Thumbing his nose at the grindingly persistent hopes in Washington and elsewhere that someone or something will bring him down, Hussein at the same time seems caught up in the struggle. Most autocrats don’t publicly air the word coup, but the Iraqi president, having survived a war designed in part to break him, is still engaged in the postwar psychological conflict. And his enemies are not letting up.

For the past week, Hussein’s opposition-in-exile has been gathering in Damascus, capital of his longtime nemesis Syrian President Hafez Assad. Leftists, Islamites, democrats, Kurds, Sunni and Shiite Muslims--they are preparing a war council, a sequel to one they convened in Damascus last March to help foment the failed uprisings against Hussein, who had just enough heavy weapons left from the debacle in Kuwait to put them down.

(Rows from a spatial reasoning dataset)

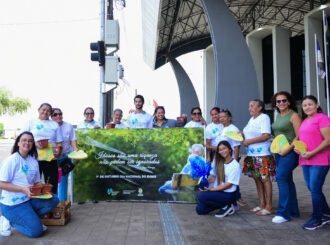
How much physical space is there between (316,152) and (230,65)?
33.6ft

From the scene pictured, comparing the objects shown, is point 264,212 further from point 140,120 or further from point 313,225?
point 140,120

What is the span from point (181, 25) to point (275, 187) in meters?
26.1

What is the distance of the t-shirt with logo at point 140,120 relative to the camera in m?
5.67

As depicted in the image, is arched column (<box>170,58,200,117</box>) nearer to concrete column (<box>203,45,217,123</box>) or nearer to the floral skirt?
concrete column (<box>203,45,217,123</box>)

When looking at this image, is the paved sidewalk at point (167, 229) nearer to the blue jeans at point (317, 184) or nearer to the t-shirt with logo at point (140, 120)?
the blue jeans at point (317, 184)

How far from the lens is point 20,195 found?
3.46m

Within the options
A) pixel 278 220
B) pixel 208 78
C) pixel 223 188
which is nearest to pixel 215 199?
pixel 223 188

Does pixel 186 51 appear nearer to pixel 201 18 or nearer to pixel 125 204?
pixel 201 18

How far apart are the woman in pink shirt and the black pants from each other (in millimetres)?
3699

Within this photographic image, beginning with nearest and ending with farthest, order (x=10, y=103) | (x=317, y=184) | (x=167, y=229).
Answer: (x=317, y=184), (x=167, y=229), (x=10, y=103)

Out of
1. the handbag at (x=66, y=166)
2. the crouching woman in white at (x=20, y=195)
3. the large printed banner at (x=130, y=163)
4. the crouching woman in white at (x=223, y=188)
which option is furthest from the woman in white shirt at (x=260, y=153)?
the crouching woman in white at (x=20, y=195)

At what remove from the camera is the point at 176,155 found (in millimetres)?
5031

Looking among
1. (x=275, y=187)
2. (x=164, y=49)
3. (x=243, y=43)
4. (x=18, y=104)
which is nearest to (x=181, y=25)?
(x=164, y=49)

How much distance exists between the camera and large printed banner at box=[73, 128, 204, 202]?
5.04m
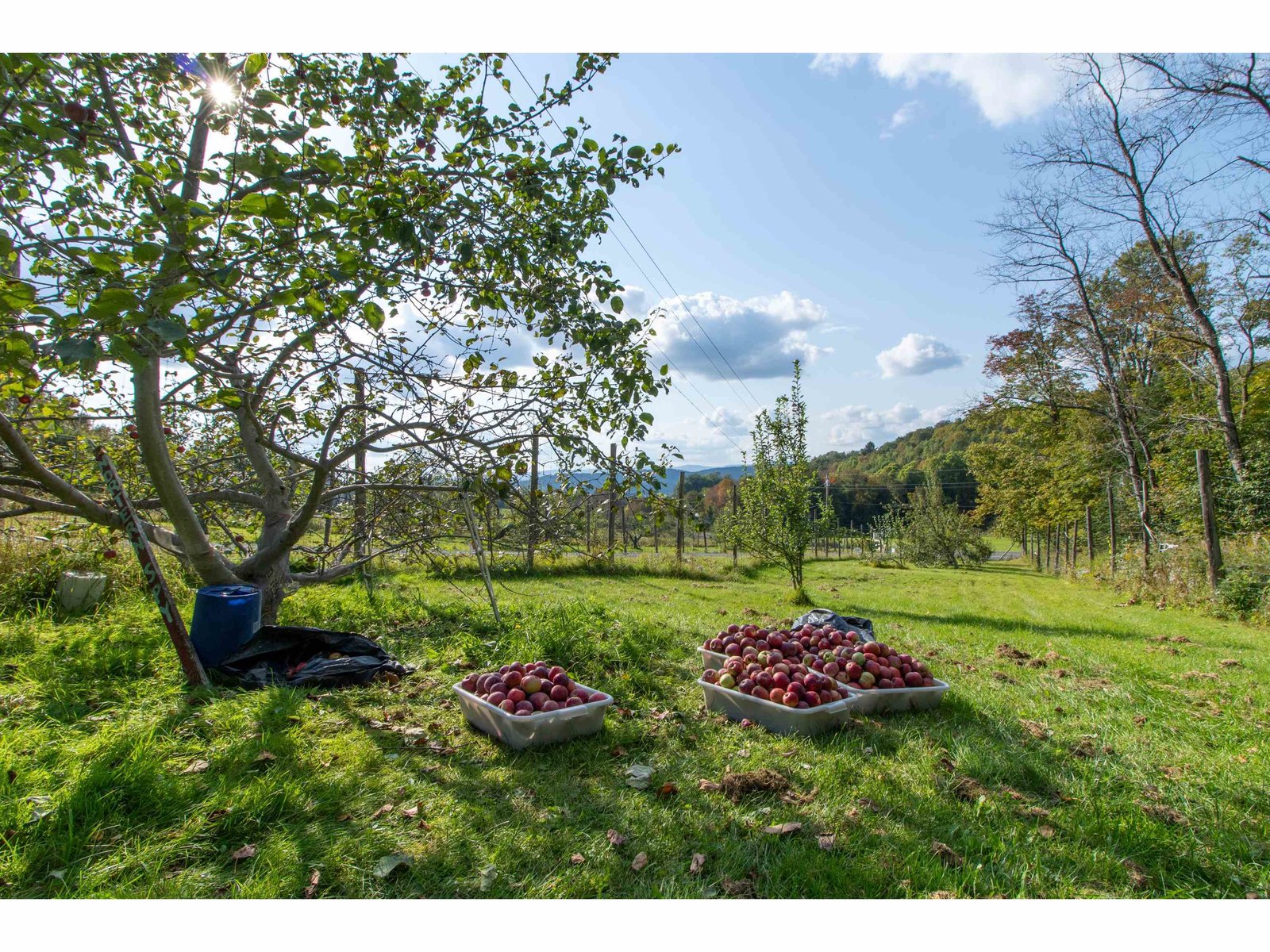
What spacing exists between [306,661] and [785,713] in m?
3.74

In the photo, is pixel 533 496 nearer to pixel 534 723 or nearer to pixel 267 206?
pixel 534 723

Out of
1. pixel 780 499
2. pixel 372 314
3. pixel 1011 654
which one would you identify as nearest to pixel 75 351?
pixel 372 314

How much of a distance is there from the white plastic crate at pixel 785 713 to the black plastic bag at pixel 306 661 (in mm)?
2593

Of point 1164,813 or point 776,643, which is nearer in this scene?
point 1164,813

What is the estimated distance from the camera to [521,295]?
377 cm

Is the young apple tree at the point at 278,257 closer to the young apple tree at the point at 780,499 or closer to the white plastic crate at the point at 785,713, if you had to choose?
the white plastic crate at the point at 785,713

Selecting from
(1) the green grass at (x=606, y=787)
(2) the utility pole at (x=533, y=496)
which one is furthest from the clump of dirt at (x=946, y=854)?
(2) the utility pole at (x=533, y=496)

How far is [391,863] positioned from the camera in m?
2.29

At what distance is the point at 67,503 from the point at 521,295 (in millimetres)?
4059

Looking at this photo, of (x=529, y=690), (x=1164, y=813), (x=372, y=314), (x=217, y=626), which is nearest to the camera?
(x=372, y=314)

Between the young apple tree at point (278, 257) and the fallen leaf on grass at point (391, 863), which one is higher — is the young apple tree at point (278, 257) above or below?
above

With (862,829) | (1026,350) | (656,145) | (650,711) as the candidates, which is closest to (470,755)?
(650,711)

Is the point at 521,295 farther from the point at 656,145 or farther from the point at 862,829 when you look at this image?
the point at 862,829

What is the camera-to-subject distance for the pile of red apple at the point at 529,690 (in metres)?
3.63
* * *
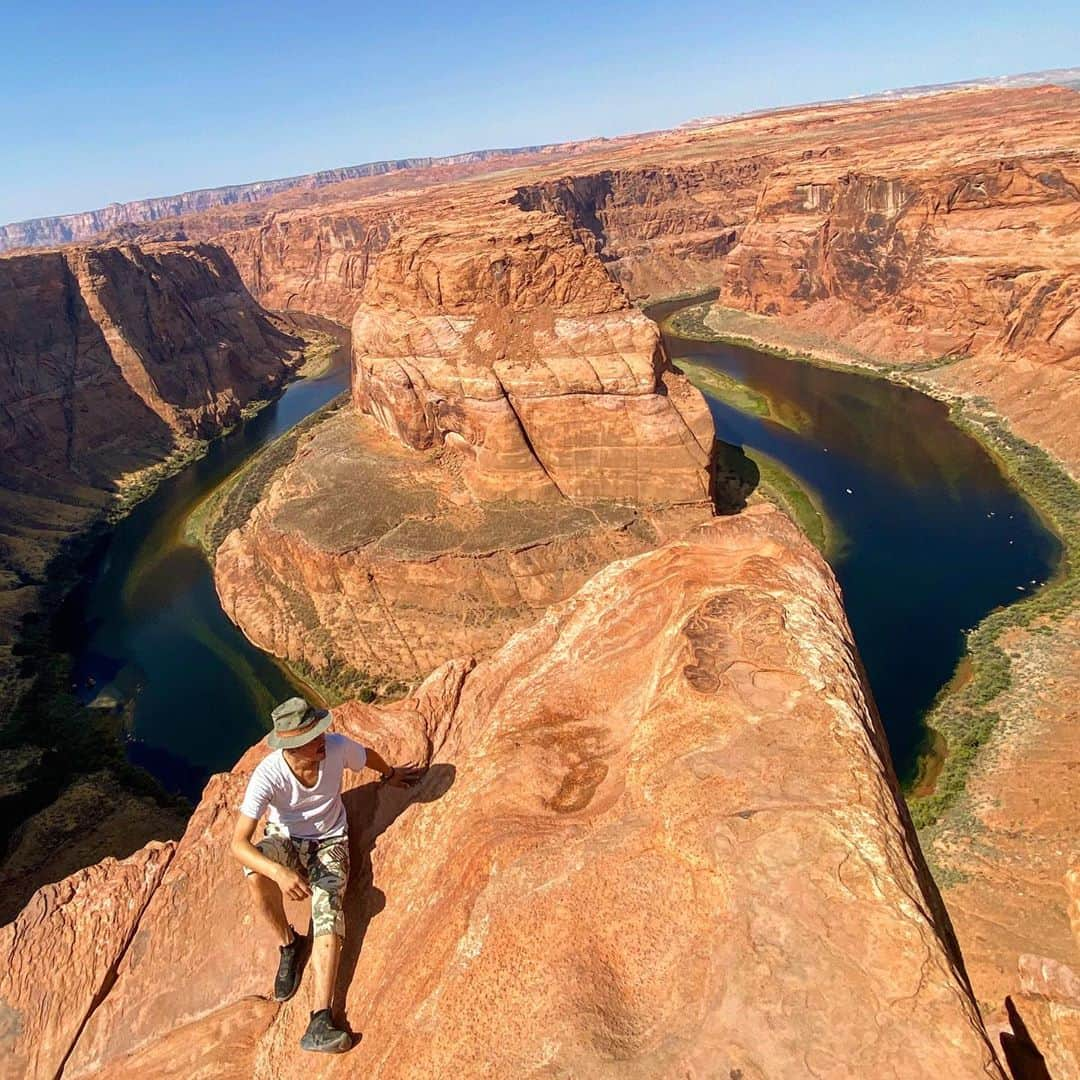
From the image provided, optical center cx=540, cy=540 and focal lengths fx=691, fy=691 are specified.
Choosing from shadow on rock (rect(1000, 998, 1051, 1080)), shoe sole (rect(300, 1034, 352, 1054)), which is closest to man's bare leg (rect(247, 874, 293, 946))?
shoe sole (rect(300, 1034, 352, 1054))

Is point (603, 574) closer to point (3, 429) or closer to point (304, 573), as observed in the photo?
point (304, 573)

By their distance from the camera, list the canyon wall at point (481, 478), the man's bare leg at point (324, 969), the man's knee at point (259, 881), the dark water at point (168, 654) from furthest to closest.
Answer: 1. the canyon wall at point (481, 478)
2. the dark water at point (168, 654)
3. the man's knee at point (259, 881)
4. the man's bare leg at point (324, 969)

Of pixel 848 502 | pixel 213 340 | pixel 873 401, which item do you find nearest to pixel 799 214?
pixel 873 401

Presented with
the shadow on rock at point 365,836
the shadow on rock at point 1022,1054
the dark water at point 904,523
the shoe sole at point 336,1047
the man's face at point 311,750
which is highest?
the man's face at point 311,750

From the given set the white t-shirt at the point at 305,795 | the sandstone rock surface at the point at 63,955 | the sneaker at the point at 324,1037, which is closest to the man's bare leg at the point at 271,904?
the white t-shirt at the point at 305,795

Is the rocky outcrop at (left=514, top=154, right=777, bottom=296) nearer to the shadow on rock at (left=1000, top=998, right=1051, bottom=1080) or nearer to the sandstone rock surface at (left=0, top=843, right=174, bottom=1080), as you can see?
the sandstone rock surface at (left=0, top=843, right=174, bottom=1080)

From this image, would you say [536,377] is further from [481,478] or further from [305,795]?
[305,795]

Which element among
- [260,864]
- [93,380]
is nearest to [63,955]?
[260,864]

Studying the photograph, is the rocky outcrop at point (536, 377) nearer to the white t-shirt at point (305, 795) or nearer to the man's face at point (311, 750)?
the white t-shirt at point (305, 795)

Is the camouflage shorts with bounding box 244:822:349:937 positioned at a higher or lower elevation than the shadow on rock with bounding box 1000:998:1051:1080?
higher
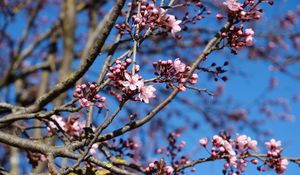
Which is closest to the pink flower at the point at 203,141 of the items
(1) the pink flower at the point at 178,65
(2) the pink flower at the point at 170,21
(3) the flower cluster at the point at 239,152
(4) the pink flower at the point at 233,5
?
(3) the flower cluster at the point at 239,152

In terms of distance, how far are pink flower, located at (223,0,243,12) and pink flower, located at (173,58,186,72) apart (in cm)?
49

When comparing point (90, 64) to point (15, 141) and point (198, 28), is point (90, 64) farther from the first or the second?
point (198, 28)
---
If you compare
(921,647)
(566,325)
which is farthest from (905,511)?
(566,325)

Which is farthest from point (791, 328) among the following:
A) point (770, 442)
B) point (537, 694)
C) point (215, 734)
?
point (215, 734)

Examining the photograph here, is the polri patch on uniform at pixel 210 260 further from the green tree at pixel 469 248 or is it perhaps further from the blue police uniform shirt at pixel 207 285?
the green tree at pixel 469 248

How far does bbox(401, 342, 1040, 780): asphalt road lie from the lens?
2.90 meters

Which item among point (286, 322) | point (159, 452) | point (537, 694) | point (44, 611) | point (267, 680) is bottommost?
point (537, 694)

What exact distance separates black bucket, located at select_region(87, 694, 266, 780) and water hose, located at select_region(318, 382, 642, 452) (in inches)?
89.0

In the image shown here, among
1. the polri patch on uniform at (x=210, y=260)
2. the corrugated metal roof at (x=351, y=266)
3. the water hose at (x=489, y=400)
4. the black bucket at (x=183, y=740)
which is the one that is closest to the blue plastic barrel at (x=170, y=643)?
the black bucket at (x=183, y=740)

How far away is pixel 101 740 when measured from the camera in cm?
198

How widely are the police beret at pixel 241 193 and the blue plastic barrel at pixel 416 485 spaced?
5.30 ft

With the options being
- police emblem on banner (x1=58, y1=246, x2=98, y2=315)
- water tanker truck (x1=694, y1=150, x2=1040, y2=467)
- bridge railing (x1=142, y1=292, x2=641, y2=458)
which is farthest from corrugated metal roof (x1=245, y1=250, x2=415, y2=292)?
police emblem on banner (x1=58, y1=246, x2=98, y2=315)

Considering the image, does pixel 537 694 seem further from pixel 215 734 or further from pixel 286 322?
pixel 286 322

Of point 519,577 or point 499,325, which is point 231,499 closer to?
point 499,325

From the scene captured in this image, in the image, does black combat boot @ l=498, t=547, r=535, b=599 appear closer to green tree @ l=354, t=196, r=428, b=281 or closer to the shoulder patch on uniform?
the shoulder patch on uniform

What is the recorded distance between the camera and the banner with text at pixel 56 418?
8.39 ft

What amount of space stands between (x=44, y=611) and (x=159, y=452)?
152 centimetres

▶ _Required tasks_:
- A) Copy word for word the rows from the line with "How widely are" up to and including the line with "152 centimetres".
- B) Continue the passage about the Iraqi president Hussein and his exiled opposition, starting after its last sentence.

▶ _Answer set_:
- A)
How widely are the police beret at pixel 241 193 and the blue plastic barrel at pixel 416 485 spaced?
5.30 ft

With the options being
- police emblem on banner (x1=58, y1=246, x2=98, y2=315)
- water tanker truck (x1=694, y1=150, x2=1040, y2=467)
- bridge railing (x1=142, y1=292, x2=641, y2=458)
which is farthest from corrugated metal roof (x1=245, y1=250, x2=415, y2=292)?
police emblem on banner (x1=58, y1=246, x2=98, y2=315)

Considering the image, does pixel 537 694 seem further from pixel 215 734 or further from pixel 286 322?
pixel 286 322

Of point 519,577 or point 499,325, which is point 231,499 closer to?
point 499,325

From the scene captured in this image, in the image, does black combat boot @ l=498, t=547, r=535, b=599 appear closer to green tree @ l=354, t=196, r=428, b=281 or closer to the shoulder patch on uniform?
the shoulder patch on uniform

What is the recorded distance between the camera and the banner with text at pixel 56 418?
8.39 ft

What amount of space stands between (x=44, y=611) and (x=159, y=452)?
152 centimetres

- B)
The council is tentatively scheduled for this weekend, and hostile pronouncements have preceded it. Kurdish leader Jalal Talabani, who pushed last spring’s uprising in northern Iraq and then went to Baghdad to talk peace when it failed, is talking war again.

“We are openly cooperating with the Iraqi opposition to overthrow the present government in Iraq. Day by day, Saddam is weakened. He is hated by the army. . . ,” Talabani declared at his headquarters in Kurdish-controlled Iraq.

“The economic crisis alone could finish him,” he said. With unity and U.S. backing, he boasted, the opposition could bring down Hussein “within a month.”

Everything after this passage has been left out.